The challenge to define curriculum “basics”

Arguments  have been going on for a very long time now about what is or is not a curriculum “basic.” Yet, many intuitively feel (particularly parents and grandparents) that there are not enough basics going on in our schools today — no matter where we live in the Western world. But is that actually true? Or, is it just a case of teaching methods?

What I mean by teaching methods is that each and every teacher has an instructional style that determines how they will present a unit of study. So, just as we all have different personalities, there is a similar variation on precisely “how” professionals teach.

For example, some teachers like to teach in a more traditional manner and have desks in rows. Others like groups of children so they can use interactive methods like learn-by-doing activities and co-operative group work. Still others are more eclectic and like a bit of both methods — moving desks around to suit the lesson or activity.

In essence then, you can have two teachers teaching the same course of study and, while the students will end up with approximately the same knowledge and skills, they may acquire it very differently. And, frankly, there is nothing wrong with that as long as the basics are part of that process.

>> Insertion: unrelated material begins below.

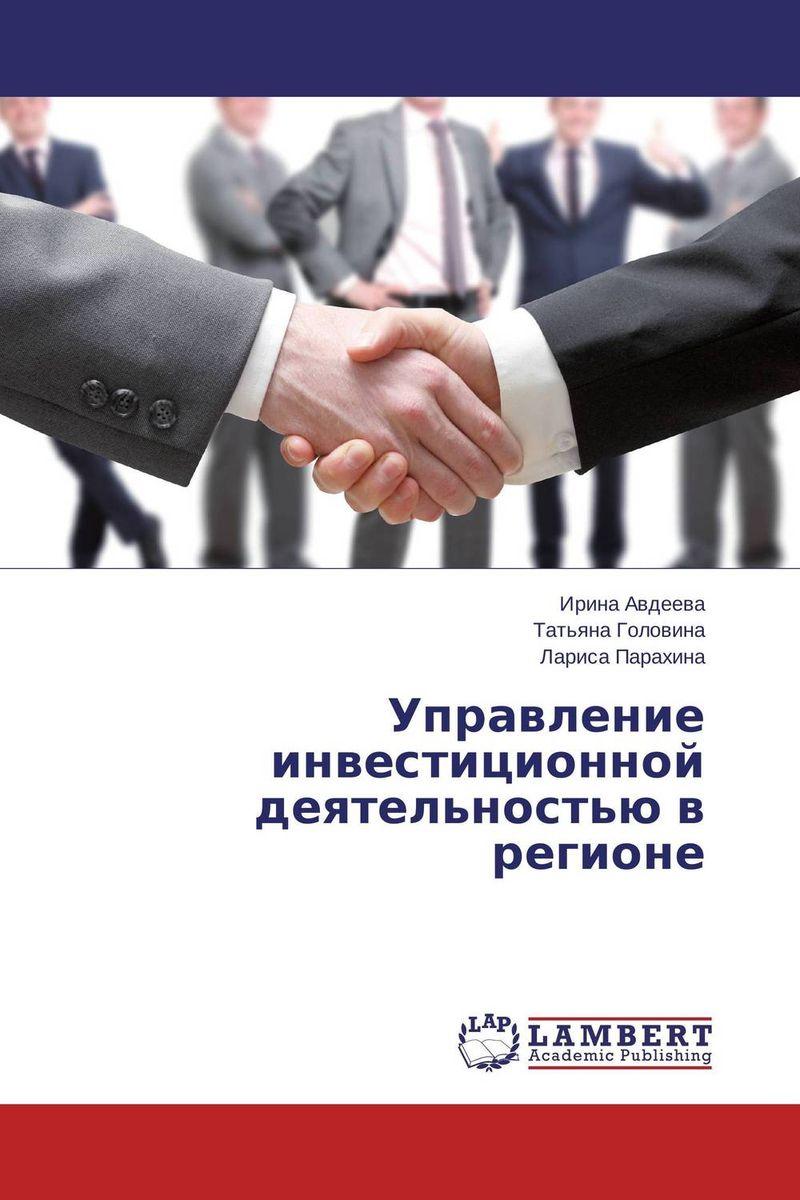 Управление инвестиционной деятельностью в регионе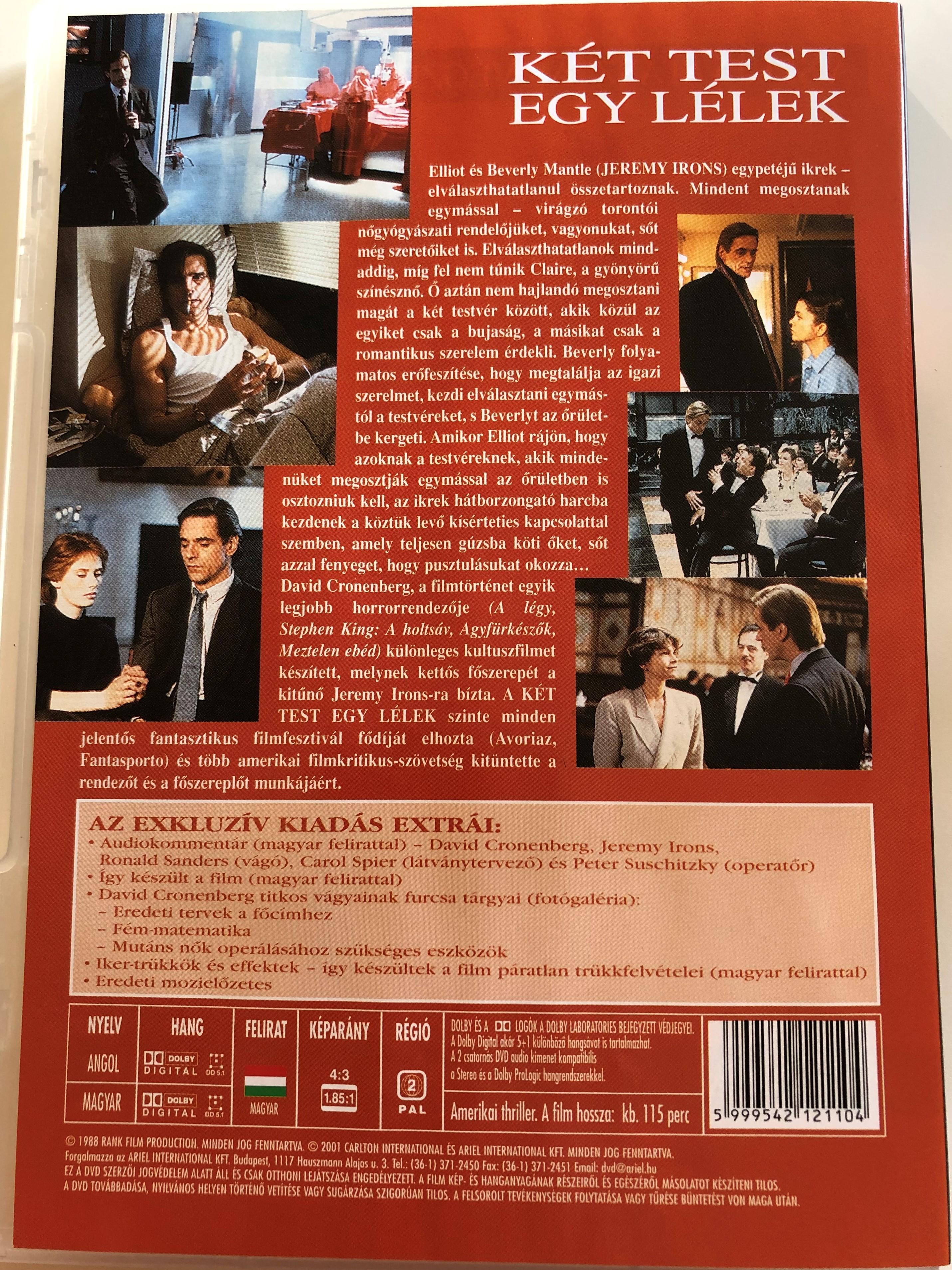 dead-ringers-dvd-1988-k-t-test-egy-l-lek-directed-by-david-cronenberg-2.jpg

But, therein lies a potential problem. Who decides? The principal? Since he or she also have their own preferred methods, that wouldn’t likely be helpful — and why teacher appraisal is so subjective. So, assuming teachers are “satisfactory” or better, in today’s classroom they are the ones who decides “how” they will teach.

While the temptation might be to say: “Well, they should all be taught to teach the same,” that is simply not possible in today’s world — anymore than two dentists have the same chair side manner or two physicians have the same bed side manner. They don’t and neither can teachers.  

For example, let’s say junior level Teacher A includes not only the new words in a reading lesson, but adds related words and has the students keep a spelling journal. Teacher A also insists that a follow-up creative writing activity include correcting all spelling errors on the final draft — and has the students add those new words to the spelling journal. 

Teacher B, on the other hand, teaches the exact same reading lesson but does not keep a spelling record beyond the immediate lesson — but does have the children keep a record of their new words in their notebook. However, Teacher B does not insist that the students correct any spelling errors in their creative writing, assuming that they will learn from those mistakes as they mature — which may or may not actually happen and clearly a topic some feel should be open for debate.

Flashback:  Let’s go back to the start of what educational researchers call “curriculum theory.” Ralph Tyler started it all with his tiny book in 1949.  And, in spite of the fact that thousands of curriculum and instructional design texts have been published since then, his questions are still relevant.

1. What purposes should the school seek to attain?
2. How can learning experiences be selected to help attain these?
3. How can learning experiences be organized for effective instruction?
4. How can learning experiences be evaluated?

So, what purposes should our schools seek to attain in 2009? Sounds simple doesn’t it? Because it is those “purposes” that define curriculum “basics.” 

While we can all agree that our children and youth need to be able to read, write, spell and do basic math — without a calculator — beyond those “basics,” there is little agreement. Some will want to include Canadian history and Canadian geography and I would certainly agree with that.

But, then there is the scientific method, all aspects of the environment, such as the pros and cons of the global warming movement, astronomy, money management, how to write a budget and a resume and how to prepare for a job interview. Of course, there are also the creative subjects like visual art, drama and music — which are essential if we want to create innovative thinkers.

My point in this article is to highlight how there has been disagreement about the basics for a very long time, otherwise Tyler would not have had to articulate how to solve those disagreements. Obviously, I am not suggesting here that we all just throw up our hands and give up — although the teachers’ unions would prefer that approach.

No, I am just explaining where the real change needs to come about — assuming structural change is needed. For example, why do some parents prefer Catholic schools (including many who are not Catholic) over the secular public schools? What is different? And,when parents have a choice in where they send their children, how is that most private schools seem to include the curriculum “basics.” 

Which brings us back to the first Tyler question. What purposes should our schools seek to attain, given the business, job and political environment children and youth will soon be headed? In other words, if we could remove all the edu-babble and political correct issues, what purposes are the “basics?”